Dataset extract:
Start of Block

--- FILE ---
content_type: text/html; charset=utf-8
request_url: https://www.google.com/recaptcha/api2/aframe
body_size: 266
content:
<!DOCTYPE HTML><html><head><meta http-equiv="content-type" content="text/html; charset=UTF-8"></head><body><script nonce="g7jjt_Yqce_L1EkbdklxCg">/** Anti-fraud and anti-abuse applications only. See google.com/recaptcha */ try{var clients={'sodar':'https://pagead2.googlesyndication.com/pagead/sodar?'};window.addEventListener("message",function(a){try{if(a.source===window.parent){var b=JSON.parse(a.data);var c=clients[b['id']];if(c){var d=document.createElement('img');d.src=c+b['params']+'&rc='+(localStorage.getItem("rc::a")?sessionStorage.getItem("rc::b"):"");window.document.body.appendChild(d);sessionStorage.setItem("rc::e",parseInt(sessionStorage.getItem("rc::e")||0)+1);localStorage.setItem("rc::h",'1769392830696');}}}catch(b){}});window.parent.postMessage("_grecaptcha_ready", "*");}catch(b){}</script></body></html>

End of Block
Start of Block

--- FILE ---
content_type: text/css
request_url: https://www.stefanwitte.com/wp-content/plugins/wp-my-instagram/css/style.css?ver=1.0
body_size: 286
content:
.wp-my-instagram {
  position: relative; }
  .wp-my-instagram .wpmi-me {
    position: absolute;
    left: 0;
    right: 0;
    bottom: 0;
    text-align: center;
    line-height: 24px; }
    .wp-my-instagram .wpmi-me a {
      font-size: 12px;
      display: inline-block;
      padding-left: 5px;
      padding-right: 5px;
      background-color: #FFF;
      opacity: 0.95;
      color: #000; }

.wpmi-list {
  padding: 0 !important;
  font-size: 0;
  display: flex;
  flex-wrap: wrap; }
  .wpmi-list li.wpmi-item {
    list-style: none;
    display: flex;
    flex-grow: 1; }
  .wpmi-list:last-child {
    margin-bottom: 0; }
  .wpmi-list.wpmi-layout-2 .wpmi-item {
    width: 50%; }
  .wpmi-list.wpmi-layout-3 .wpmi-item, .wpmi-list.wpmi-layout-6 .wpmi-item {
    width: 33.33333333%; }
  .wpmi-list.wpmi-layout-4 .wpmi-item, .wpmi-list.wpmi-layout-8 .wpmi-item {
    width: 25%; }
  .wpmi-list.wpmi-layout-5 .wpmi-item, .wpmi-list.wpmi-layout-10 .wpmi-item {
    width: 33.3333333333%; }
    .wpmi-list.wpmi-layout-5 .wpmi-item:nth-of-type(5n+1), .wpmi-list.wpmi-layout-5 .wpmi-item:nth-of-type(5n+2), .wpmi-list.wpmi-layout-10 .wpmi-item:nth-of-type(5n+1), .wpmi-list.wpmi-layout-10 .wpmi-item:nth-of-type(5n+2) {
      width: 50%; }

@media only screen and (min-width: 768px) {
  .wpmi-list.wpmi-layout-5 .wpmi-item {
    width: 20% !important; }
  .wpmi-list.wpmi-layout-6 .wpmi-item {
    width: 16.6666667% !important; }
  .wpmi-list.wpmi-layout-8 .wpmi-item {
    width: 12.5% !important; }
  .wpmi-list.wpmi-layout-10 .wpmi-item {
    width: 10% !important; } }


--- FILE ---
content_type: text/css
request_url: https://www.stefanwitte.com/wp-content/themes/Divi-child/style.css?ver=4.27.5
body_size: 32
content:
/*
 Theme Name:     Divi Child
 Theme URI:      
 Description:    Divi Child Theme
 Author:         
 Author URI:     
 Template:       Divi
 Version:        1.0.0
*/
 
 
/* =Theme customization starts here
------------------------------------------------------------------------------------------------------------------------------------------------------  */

End of Block

Read the data above and count the lines that include "Divi". Answer only with the count.

4